When you have mirrors outside the control of the project HTTPS doesn't do anything to protect you from malicious actors (even then, project-controlled mirrors could be compromised just as well). It can provide privacy, which is still beneficial; but, again, only of limited benefit since there's never a guarantee the mirrors aren't compromised.
GPG signatures on packages are the correct solution, apk just did it wrong.
https was a practical issue at one time but it isn't anymore. This RCE would be far less severe if all communication was over TLS as the attacker couldn't just sit on the wire between the client and the server. It would still exist with TLS of course, but you can't say that TLS "can [only] provide privacy". The correct solution would be to do both TLS and GPG signatures.
You cannot MITM a .rpm downloaded with yum/dnf or a .deb downloaded with apt because they verify the signature of the package as a whole before they even begin unpacking it, the entire reason a RCE exists here at all is because of an entirely broken signature verification mechanism.
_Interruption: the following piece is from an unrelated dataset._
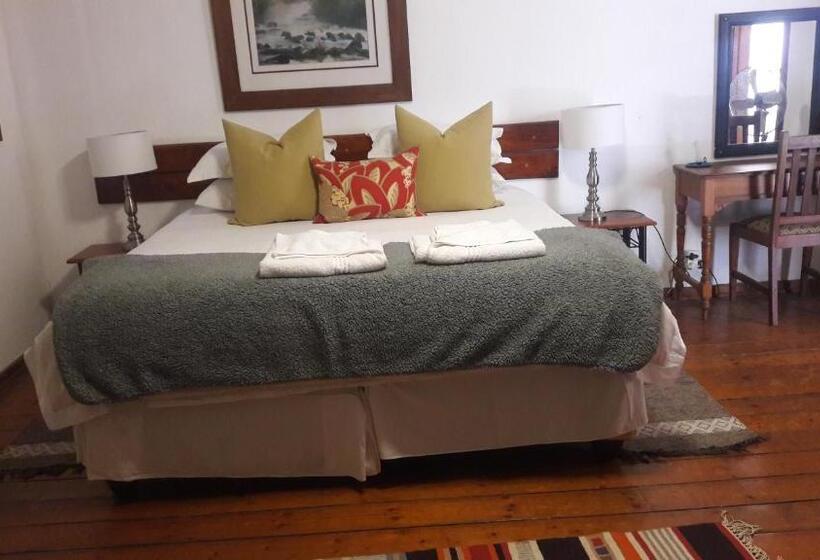 פנסיון Mill Cottages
There is no need to protect against a MITM attack if you are verifying signatures correctly, because a modified package will be detected prior to installation.
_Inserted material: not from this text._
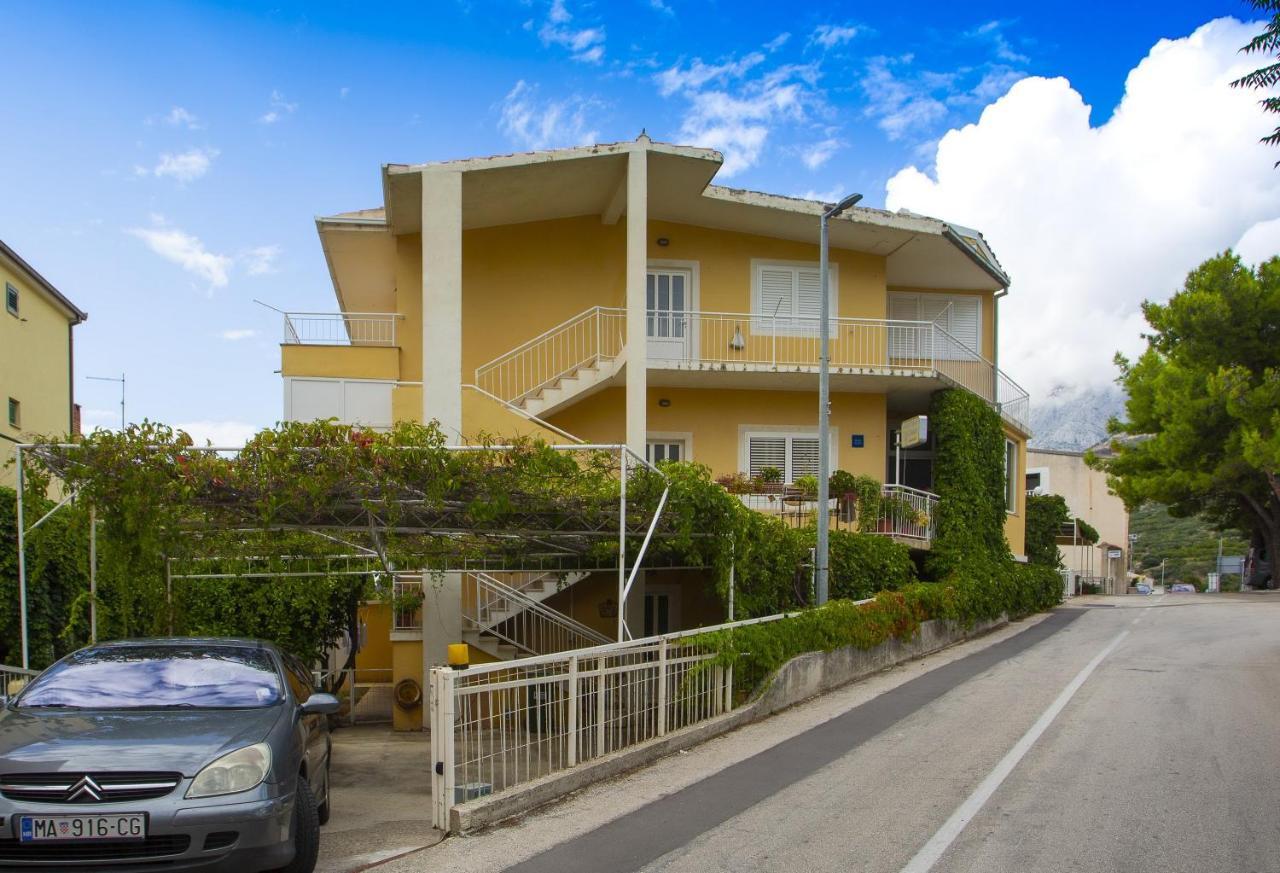 Apartments With A Parking Space Podgora, Makarska - 12816 المظهر الخارجي الصورة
Of course you can mitm it. You can supply old manifests and packages. You can send specially crafted rpms/debs that trigger bugs. Resource exhaustion via enormous packages is an option for embedded systems.
It's astounding how many people in this thread seem to think that a compromised mirror or compromised certificate authority is somehow a comparable risk to plain old MITM.
It baffles me as well. A lot of comments either seem to imply that TLS and PGP cannot coexist in a package manager or that because HTTPS doesn't protect you from Mussad replacing your phone with a brick of Uranium so you die of Cancer, the security advantage does not exist...
Somehow the term "defense in depth" (aka "layers of security") has lost it's meaning.
GPG signatures on packages are the correct solution, apk just did it wrong.